“Yes, a week or two.”
After this she was silent, and her brother, leaning against the door-post, glanced listlessly down the river. She was seldom silent very long.
“Well, what is it, sister?” He rarely used the word of relationship.
“Have you thought at all, Archie, about—Rose and Mr. Carington?”
“Why should I? Margaret has been pestering herself about the man. But Rose is a difficult young woman, Anne, and there have been so many matrimonial scares that now I don’t trouble myself any longer.”
“Circumstance is a mighty match-maker, Archie.”

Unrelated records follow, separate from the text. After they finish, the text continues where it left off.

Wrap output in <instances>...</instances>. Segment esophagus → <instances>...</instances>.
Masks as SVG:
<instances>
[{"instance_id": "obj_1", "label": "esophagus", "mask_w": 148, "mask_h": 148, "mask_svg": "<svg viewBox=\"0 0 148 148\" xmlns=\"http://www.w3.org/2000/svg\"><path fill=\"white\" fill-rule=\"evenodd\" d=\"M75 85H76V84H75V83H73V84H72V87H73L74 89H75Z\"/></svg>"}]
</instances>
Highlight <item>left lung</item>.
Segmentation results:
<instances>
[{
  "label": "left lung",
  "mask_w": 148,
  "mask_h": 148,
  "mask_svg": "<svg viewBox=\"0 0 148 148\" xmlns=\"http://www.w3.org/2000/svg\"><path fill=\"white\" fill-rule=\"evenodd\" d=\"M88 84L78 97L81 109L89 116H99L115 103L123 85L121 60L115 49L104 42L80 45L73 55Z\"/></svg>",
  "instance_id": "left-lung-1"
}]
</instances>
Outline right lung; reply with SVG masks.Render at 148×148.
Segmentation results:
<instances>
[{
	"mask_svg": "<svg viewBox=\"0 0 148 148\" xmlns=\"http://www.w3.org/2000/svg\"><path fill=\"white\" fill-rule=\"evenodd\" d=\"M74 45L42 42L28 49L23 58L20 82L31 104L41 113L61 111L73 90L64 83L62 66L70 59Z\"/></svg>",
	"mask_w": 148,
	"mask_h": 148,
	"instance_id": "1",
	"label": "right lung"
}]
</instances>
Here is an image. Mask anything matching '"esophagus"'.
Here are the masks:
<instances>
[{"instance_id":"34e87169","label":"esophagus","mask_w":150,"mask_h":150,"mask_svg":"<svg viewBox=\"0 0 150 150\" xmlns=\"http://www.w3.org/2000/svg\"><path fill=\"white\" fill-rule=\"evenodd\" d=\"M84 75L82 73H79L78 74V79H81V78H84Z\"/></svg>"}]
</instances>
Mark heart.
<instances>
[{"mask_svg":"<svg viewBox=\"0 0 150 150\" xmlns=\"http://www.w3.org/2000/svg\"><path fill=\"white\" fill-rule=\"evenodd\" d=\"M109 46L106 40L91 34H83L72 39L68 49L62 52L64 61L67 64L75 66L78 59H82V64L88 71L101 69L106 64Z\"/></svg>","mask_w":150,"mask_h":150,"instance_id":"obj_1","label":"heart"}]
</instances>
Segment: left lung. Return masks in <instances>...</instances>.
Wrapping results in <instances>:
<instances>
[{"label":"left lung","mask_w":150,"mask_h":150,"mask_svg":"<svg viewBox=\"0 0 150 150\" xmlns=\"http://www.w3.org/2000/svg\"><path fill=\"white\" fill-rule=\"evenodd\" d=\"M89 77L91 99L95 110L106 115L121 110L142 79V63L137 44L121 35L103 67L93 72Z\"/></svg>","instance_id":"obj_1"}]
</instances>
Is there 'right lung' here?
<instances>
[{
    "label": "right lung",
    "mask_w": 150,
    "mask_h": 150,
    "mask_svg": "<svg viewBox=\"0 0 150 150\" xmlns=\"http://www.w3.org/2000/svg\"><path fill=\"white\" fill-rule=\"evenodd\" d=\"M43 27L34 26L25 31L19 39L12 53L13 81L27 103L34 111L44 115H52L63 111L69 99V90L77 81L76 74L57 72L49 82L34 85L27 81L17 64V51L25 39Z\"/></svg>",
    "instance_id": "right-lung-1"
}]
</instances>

“But Rose is not, as you know. I sometimes think she will never marry. She is twenty now.”
“Indeed! I think, Archie, I should like to have a dictionary of the reasons why women marry men.”
He laughed. “The reason is as old as Adam. They have no one else to marry.”
“Oh, he had no embarras de choix,” she cried. “Pity he had not. They are various, I fancy—I mean the honest causes of interest that lead on to love. I have always thought that Rose would be captured by character. In our every-day life it lacks chance of exhibition, but here, it is, or has been, different. That man is a strong, effective, decisive person. He has a good deal that is attractive, and that soft Southern way which our men lack. Moreover, he is very good-looking. If you don’t want it to be, take care: I think it is too late.”